■ Text excerpt
# 09/52 Challenge



## Browtine (Aug 16, 2010)

Alright folks, I'm baggin' the idea I had for this week since it was color related, too. Don't want to have the themes so similar for too long. With that said, if anyone has any suggestions for themes, please send me a private message with your ideas. I'm honestly racking my brain as I type this trying to come up with a good one for this week that's not color related... 

While I'm thinking I'll include the link to the rules:

~>Rules Here<~

Ok, I think this will be a great one for this crowd. I think most of us love old, country stuff and probably love it in this condition better than "new" stuff... so this week's theme is:

WEATHERED

Since I can't really think of any great tips for photographing weathered items I'll just include a link to the definition of the term. Maybe someone will go off of the definition and get really creative on this one.  Simple is good too, though. Something as simple as a rusty piece of metal, or faded wood would be fine. 

Weathered - Merriam Webster Online

I can't wait to go looking for a shot for this one. 

Week #9 is on!


----------



## SKEETER2 (Aug 17, 2010)

I have the perfect subject down the road from the house, great challenge subject.


----------



## LOVEMYLABXS (Aug 17, 2010)

When I saw the theme several ideas popped into my head so I got out early this morning and got to work mushin the button.


I found this old styroform decoy many years ago while hunting and packed it home and set it up as a yard ornament. I think it fits into the "WEATHERED" challenge  

I like the theme BT nice choice  should be some good stuff show up


----------



## Lee Woodie (Aug 17, 2010)

*Weathered*

A SIMPLE WORD WITH A POWERFUL MEANING.This Bible and I have weathered many a storm it's cover is missing and it's binder is torn.My hair is a thinning and as I struggle to read the words with in I always find a new beginning and never The End.


----------



## Browtine (Aug 17, 2010)

Great shot Mike! 

NWCO... Excellent take on the theme!


----------



## cornpile (Aug 17, 2010)

Guys ,those are some fantastic shots.This is a great subject to shoot.


----------



## wvdawg (Aug 17, 2010)

I brought this old fence post home a few years ago from WV.  My grandfather built the fence more than 100 years ago.  It stands in the corner of my hunting room.  It has some wonderful character.


----------



## SKEETER2 (Aug 17, 2010)

I was on the fence about which pic I was going to submit.  The picture down the road didn't turn out like I wanted, so I decided to submit this one.

(altered in color, texture, composition, or form by such exposure or by artificial means) 

I used this definition and came up with this picture, Boy if these ladies could talk...


----------



## carver (Aug 17, 2010)

Wow guys,great shots those things sure look the part


----------



## FERAL ONE (Aug 18, 2010)

■ Data extract
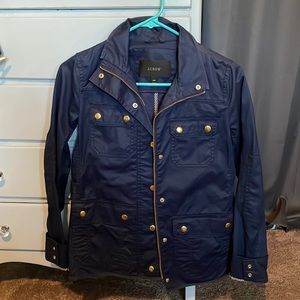 Jcrew barber jacket
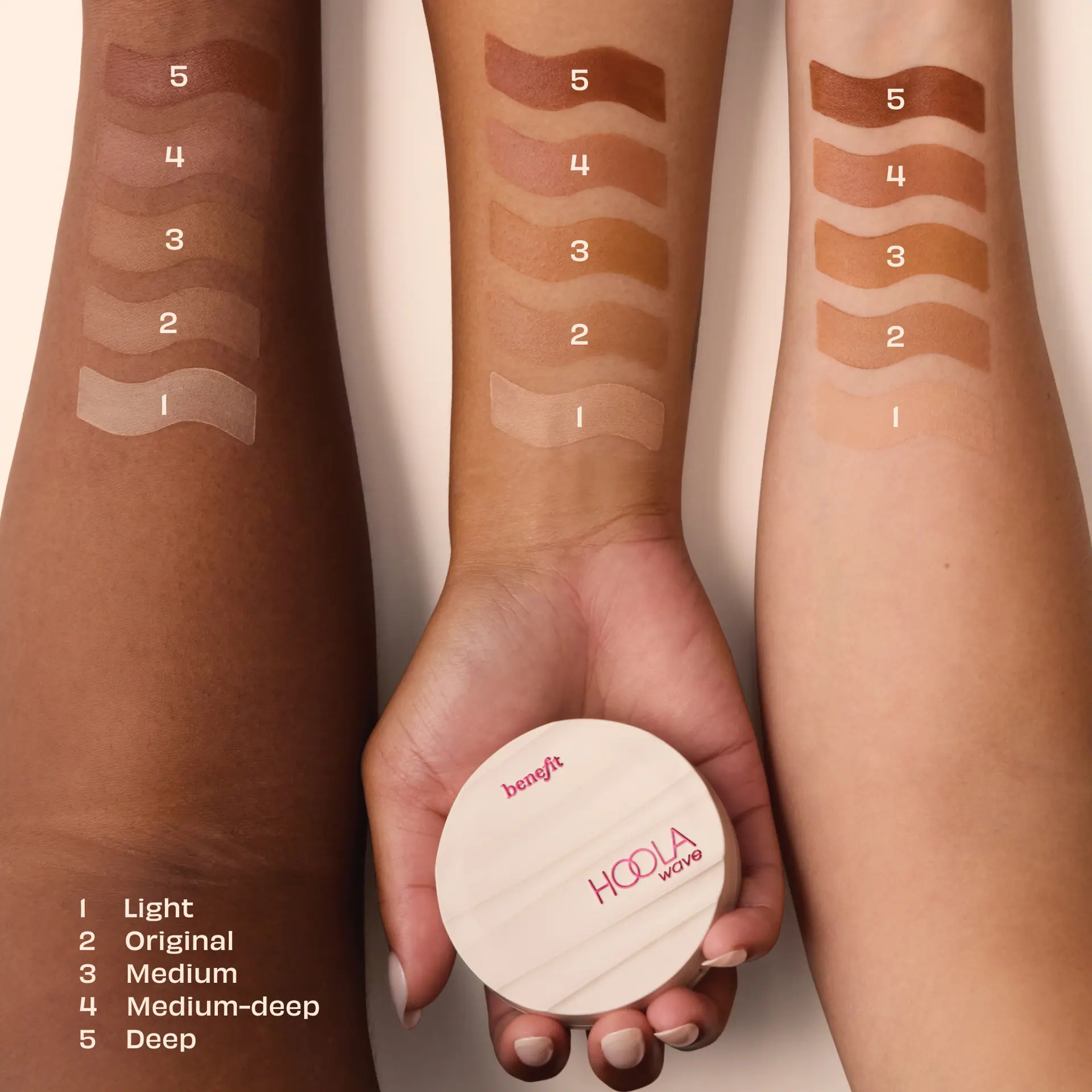 Benefit Cosmetics Hoola Wave Bronzing Balm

■ Exercise instructions
Carry on the forum thread about the "Weathered" photo challenge above, picking up at the point where it stops.

■ Answer
awesome shots yall !!! i am looking for my opportunity still !!!


----------



## carver (Aug 18, 2010)

This is from a old cemetery close to the Governor's mansion. I find peace in old cemeteries. I wonder about the people there and how hard their lifes must have been.How long they lived.And loved. JERRY


----------



## carver (Aug 18, 2010)

wvdawg said:


> I brought this old fence post home a few years ago from WV.  My grandfather built the fence more than 100 years ago.  It stands in the corner of my hunting room.  It has some wonderful character.



Thats a cool tribute to your grandfather DJ( I also like the bobcat)


----------



## wvdawg (Aug 19, 2010)

carver said:


> Thats a cool tribute to your grandfather DJ( I also like the bobcat)



Thanks Jerry.  I was his sidekick on the farm.  Until the day he died, I was the only person in the family that he ever let drive his car.  Sure do miss him - hope I can be half the grandfather that he was!
I'll try to post a closer shot of the cat - the mount turned out great!   So did your photo - love to look at the old markers and the stories they hold.


----------



## LOVEMYLABXS (Aug 19, 2010)

Some neat stuff you guys have come up with and really NICE shots   Love the stories behind them also


----------



## Smokey (Aug 19, 2010)

It's only taken me 9-weeks to play along.
Here's my Version of "WEATHERED"  It is Toi, our 26 year Arabian mare.  She looks kind of "weathered" and I often wonder how many rain storms like the one that just passed before I took the picture that she has "weathered" in her 26 years.


----------



## Boodiddle (Aug 19, 2010)

cool pics


----------



## SKEETER2 (Aug 19, 2010)

Smokey said:


> It's only taken me 9-weeks to play along.
> Here's my Version of "WEATHERED"  It is Toi, our 26 year Arabian mare.  She looks kind of "weathered" and I often wonder how many rain storms like the one that just passed before I took the picture that she has "weathered" in her 26 years.



Never too late, and by the way great shot of a fine mare.


----------



## LOVEMYLABXS (Aug 19, 2010)

Smokey said:


> It's only taken me 9-weeks to play along.
> Here's my Version of "WEATHERED" It is Toi, our 26 year Arabian mare. She looks kind of "weathered" and I often wonder how many rain storms like the one that just passed before I took the picture that she has "weathered" in her 26 years.


 

Why Smokey ya fooled me I figured when I saw you had posted one it would be of your "WEATHERED" old face 

Glad ya finally decided to join in and it is a good picture of "WEATHERED"


----------



## Browtine (Aug 19, 2010)

We're getting some great entries again this week! Love some of the takes on the theme! I still haven't had time to go find a shot myself, but I can't wait. 

And Mike brought up a good take on the theme. I actually expected someone to post up a shot of a weathered face, or ummm hand (Feral, you listenin' bro?  ) shot for this one. Could still happen, but I'm surprised it hasn't already.


----------



## FERAL ONE (Aug 19, 2010)

i am listenin' bro but my week of night shifts has been keepin' me away from humans !!!


----------



## Browtine (Aug 20, 2010)

FERAL ONE said:


> i am listenin' bro but my week of night shifts has been keepin' me away from humans !!!



Been there, done that... totally understand!


----------



## USbowhuntr (Aug 20, 2010)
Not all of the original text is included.